There’s a lot going on so I’ll make sure things are clear. First, I’ve created the same plot for each core team with the same scales for easy comparison between teams. I eliminated non-core teams since their low number of games created noisy and truncated graphs. The dots display meters gained (blue) and meters conceded (green) for each game played this year. The lines show the teams’ trends across the games. Games are displayed in chronological order left to right; Dubai is on your left and the most recent games in Hong Kong are on the right. The colored vertical shading represents individual tournaments.

Take Russia for example. Their meters conceded in defense (green dots and line) were very poor in Dubai. But they improved and from Sydney on, have mostly remained the same. On the other side of the ball, in attack, they were poor in Dubai as well. But they improved, culminating in a Challenge Trophy victory in Sydney, before dropping off again.

England and Fiji have been notably consistent in their success.
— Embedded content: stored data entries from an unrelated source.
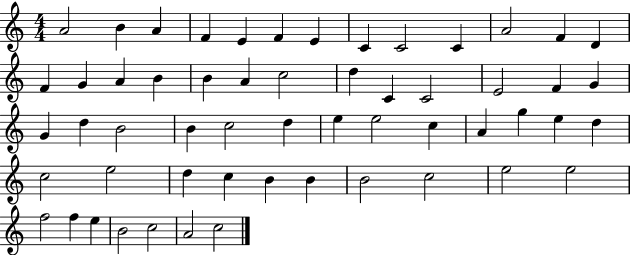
X:1
T:Untitled
M:4/4
L:1/4
K:C
A2 B A F E F E C C2 C A2 F D F G A B B A c2 d C C2 E2 F G G d B2 B c2 d e e2 c A g e d c2 e2 d c B B B2 c2 e2 e2 f2 f e B2 c2 A2 c2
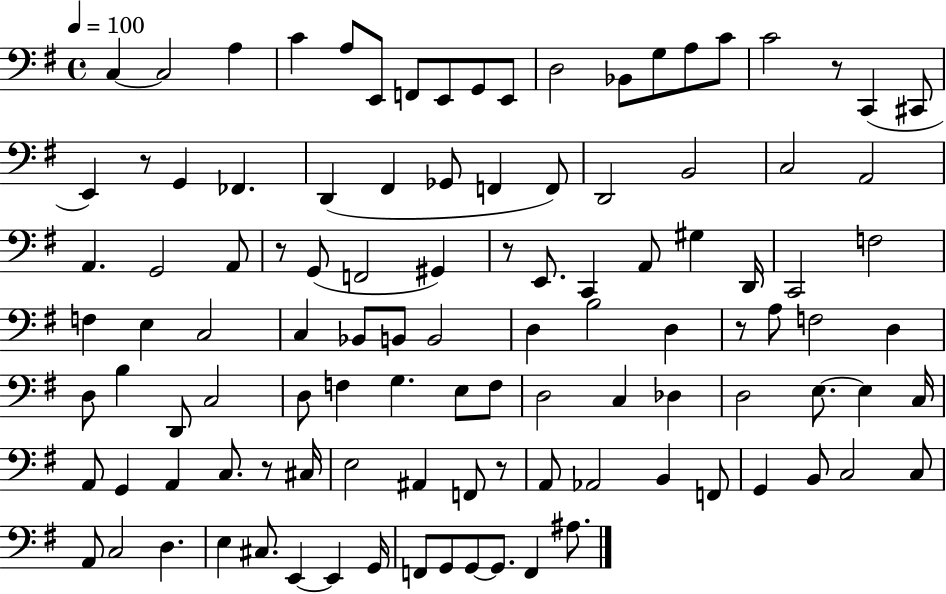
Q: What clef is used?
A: bass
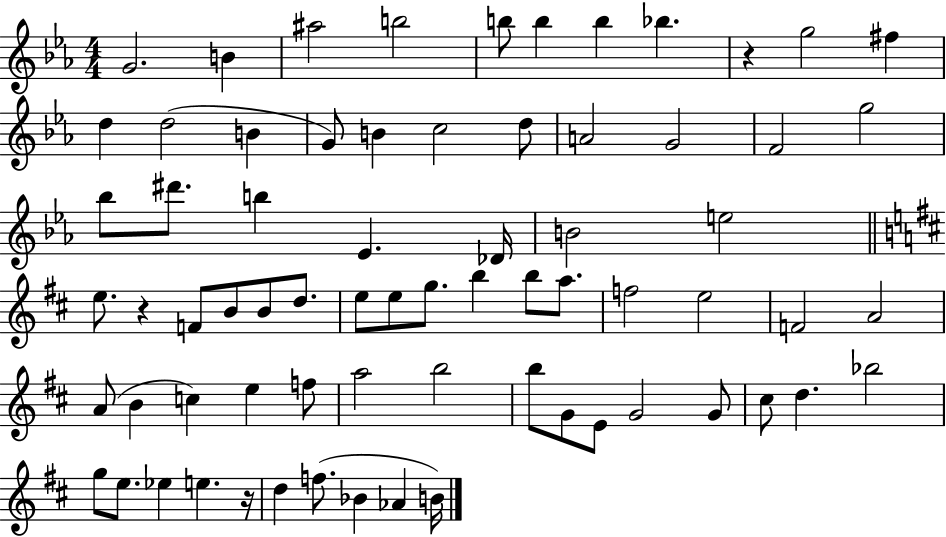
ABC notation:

X:1
T:Untitled
M:4/4
L:1/4
K:Eb
G2 B ^a2 b2 b/2 b b _b z g2 ^f d d2 B G/2 B c2 d/2 A2 G2 F2 g2 _b/2 ^d'/2 b _E _D/4 B2 e2 e/2 z F/2 B/2 B/2 d/2 e/2 e/2 g/2 b b/2 a/2 f2 e2 F2 A2 A/2 B c e f/2 a2 b2 b/2 G/2 E/2 G2 G/2 ^c/2 d _b2 g/2 e/2 _e e z/4 d f/2 _B _A B/4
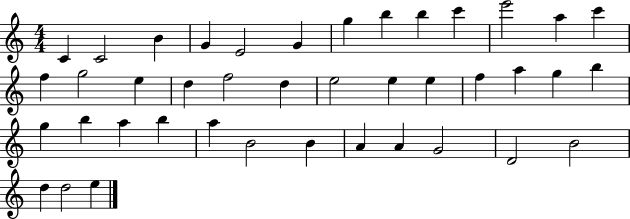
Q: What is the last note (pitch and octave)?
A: E5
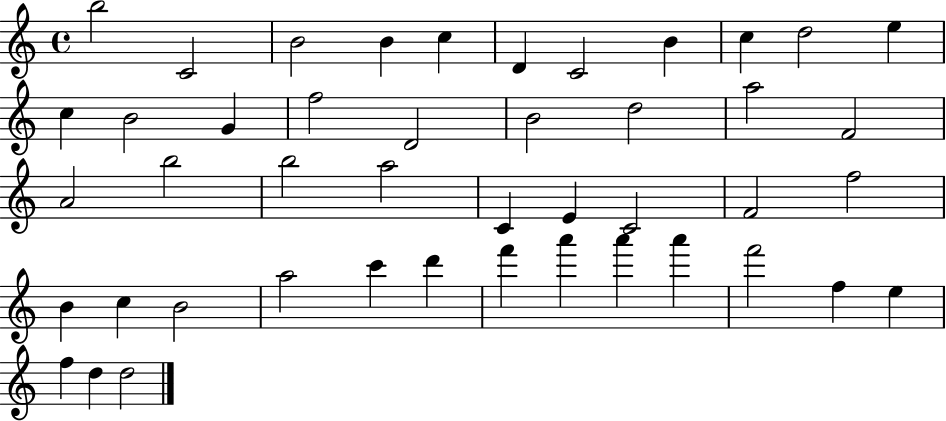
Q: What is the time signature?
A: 4/4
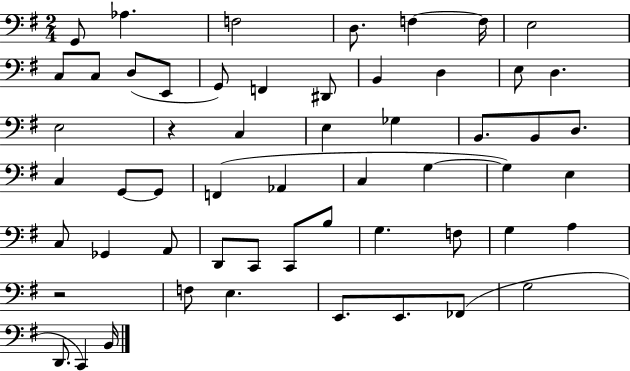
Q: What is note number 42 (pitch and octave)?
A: G3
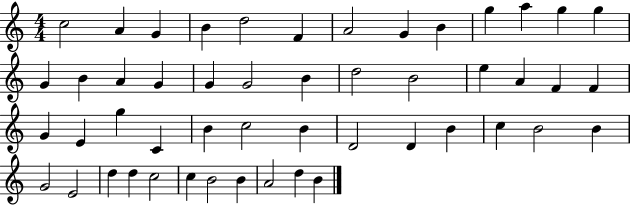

Both have maintained what looks to be an average 50-75 meter per game advantage over their opponents. Meanwhile, the series-leading Blitzboks were incredible to start the season, but have seen a consistent increase in meters conceded and more recently, a decline in their meters gained. Their loss of advantage in meters gained and conceded correlates with some of their worst results of the season. In their Hong Kong semi-final they needed overtime to get by the USA before suffering their worst defeat of the year, 22-0 to Fiji in the final.

Australia is another interesting case. En route to bronze in Hong Kong, they managed victories over England, Argentina, and the USA all while being out-gained in meters. Considering the wide variation in meters gained and conceded from game to game, their wins could be the result of pure luck, rather than some team tactic that involves scoring without gaining meters. I would not have seen this without the chart above and it’s something to keep an eye on in Singapore.

I think this chart has promise and I’ll likely reproduce it after future tournaments. It helps illustrate overall team success and failure through the series and provides a quick comparison between teams. Trends can be noticed quicker than with tabular data and this same display with different metrics could provide similar insight.

P.S. – Technical Mechanics
I do nearly everything in Python and the above chart was created using FacetGrid and RegPlot from the Seaborn library. My first attempt was with Seaborn’s lmplot (which is a combination of FacetGrid and RegPlot) but I was having trouble creating the colored vertical bands. Not saying it’s not possible to do it with lmplot but I solved it by building the FacetGrid myself.